Quella notte, avevo comprato dei bellissimi calamari all’asta del pesce. Mi ero stancato di proporli semplicemente con una salsa, anche se erano buoni così. Pochi giorni prima, avevo raccolto l’uva moscato, una varietà particolare che si coltiva nelle campagne di Terracina, insieme a fasci di scarola dall’orto di famiglia.

Al mio banco di lavoro, in quel mattino presto, ho sistemato tutti gli ingredienti che avevo scelto durante la notte. Non contento, ho aggiunto olive di Gaeta, un altro prodotto locale di cui andiamo fieri, e pomodori antichi.

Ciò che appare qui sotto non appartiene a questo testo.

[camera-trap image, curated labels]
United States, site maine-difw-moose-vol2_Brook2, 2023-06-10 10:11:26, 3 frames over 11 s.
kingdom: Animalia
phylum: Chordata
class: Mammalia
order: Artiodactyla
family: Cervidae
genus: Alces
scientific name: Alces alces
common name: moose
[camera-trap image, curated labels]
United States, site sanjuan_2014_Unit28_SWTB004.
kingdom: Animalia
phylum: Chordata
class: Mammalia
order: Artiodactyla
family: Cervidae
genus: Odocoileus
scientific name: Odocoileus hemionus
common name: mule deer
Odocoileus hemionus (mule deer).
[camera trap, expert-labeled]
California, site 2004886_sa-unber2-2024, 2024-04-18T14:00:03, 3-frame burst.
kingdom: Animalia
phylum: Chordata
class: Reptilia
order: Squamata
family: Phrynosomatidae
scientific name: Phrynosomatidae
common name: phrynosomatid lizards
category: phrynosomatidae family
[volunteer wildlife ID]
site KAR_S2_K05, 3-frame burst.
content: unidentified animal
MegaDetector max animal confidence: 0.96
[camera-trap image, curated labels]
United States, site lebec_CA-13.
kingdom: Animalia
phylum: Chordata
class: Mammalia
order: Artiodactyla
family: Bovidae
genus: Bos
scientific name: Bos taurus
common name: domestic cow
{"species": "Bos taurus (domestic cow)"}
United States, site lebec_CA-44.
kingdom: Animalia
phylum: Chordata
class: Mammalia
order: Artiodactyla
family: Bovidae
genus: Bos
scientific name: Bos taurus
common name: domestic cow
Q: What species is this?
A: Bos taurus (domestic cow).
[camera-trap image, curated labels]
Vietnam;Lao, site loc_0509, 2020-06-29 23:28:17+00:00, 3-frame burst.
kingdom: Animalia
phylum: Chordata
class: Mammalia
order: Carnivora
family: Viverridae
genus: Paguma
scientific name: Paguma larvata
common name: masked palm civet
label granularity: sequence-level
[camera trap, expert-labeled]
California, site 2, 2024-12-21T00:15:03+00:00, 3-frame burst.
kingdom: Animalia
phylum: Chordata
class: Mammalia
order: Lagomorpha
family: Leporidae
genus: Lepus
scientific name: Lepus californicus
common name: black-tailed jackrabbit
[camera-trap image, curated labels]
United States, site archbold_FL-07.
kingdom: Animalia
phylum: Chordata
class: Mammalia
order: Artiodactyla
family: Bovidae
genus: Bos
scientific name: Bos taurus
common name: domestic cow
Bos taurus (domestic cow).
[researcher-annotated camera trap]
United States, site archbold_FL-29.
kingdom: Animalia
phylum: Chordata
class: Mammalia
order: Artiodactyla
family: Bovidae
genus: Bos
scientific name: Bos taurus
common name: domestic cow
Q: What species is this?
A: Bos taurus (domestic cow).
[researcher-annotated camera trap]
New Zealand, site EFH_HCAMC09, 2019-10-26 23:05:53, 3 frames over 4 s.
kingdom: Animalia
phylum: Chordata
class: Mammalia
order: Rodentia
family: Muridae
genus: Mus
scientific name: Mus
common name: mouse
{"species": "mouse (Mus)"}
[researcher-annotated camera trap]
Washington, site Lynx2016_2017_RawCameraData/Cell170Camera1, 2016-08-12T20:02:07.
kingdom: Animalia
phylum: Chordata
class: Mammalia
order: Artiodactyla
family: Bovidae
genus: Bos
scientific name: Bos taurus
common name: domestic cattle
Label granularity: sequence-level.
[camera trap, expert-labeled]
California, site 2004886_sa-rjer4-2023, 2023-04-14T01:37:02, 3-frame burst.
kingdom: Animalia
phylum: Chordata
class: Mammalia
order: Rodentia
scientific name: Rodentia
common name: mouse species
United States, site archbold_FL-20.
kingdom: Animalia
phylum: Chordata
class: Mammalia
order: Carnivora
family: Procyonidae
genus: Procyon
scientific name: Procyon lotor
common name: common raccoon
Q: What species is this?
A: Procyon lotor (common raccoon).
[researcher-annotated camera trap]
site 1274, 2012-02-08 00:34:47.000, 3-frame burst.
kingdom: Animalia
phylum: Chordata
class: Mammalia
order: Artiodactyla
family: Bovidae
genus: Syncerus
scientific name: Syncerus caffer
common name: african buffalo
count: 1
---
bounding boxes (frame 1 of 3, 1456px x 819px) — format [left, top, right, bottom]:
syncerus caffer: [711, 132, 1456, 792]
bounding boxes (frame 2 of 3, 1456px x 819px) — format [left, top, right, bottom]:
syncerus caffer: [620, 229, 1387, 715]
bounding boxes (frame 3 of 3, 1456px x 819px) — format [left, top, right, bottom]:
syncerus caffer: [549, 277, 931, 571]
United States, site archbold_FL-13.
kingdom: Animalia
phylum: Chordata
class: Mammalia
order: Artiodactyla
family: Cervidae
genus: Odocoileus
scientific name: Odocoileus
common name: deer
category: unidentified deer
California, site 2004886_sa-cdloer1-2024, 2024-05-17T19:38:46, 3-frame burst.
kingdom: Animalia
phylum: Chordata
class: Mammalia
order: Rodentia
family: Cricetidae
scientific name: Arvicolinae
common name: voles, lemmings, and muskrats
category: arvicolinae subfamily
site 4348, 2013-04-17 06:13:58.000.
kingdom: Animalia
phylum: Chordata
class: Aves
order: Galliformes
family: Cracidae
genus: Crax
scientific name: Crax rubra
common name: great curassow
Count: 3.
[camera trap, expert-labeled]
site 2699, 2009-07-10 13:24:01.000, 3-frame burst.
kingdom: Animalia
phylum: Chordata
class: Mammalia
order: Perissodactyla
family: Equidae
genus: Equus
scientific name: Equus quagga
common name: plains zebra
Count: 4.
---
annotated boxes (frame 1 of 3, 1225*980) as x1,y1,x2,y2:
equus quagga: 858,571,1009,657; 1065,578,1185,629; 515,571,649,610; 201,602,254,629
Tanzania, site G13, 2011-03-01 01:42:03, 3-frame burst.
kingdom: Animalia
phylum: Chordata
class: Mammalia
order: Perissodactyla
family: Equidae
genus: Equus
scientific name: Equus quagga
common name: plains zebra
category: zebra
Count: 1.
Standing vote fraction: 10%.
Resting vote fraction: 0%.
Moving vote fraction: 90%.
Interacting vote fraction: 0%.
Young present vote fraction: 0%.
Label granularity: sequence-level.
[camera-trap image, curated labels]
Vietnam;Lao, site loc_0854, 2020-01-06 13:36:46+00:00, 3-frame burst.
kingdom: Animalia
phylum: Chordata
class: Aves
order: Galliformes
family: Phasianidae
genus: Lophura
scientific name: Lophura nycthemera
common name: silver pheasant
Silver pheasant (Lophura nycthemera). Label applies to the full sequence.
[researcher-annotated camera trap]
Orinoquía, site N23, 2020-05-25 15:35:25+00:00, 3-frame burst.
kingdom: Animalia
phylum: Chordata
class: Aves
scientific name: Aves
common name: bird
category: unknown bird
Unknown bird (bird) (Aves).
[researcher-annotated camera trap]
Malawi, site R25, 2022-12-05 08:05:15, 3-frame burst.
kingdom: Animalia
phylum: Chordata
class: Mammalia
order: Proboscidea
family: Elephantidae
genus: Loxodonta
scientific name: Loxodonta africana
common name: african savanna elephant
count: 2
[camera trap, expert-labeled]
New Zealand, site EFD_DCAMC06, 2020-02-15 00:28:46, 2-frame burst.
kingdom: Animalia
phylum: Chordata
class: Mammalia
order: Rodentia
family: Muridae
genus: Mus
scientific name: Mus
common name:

Fin da subito, ho capito che stavo proponendo un piatto che non faceva parte della tradizione culinaria locale, ma che attingeva da diversi aspetti della cultura gastronomica del territorio. Il risultato è stato sorprendente e, posso dirlo qui per la prima volta, persino al di là delle mie aspettative. Il sapore dei calamari e degli ingredienti del ripieno si combinava in modo distintivo, creando un gusto nuovo che raccontava anche storie del passato.

La mia ricetta può sembrare semplice, ma è sicuramente unica e rappresenta un elemento imprescindibile del mio vivace menù da anni.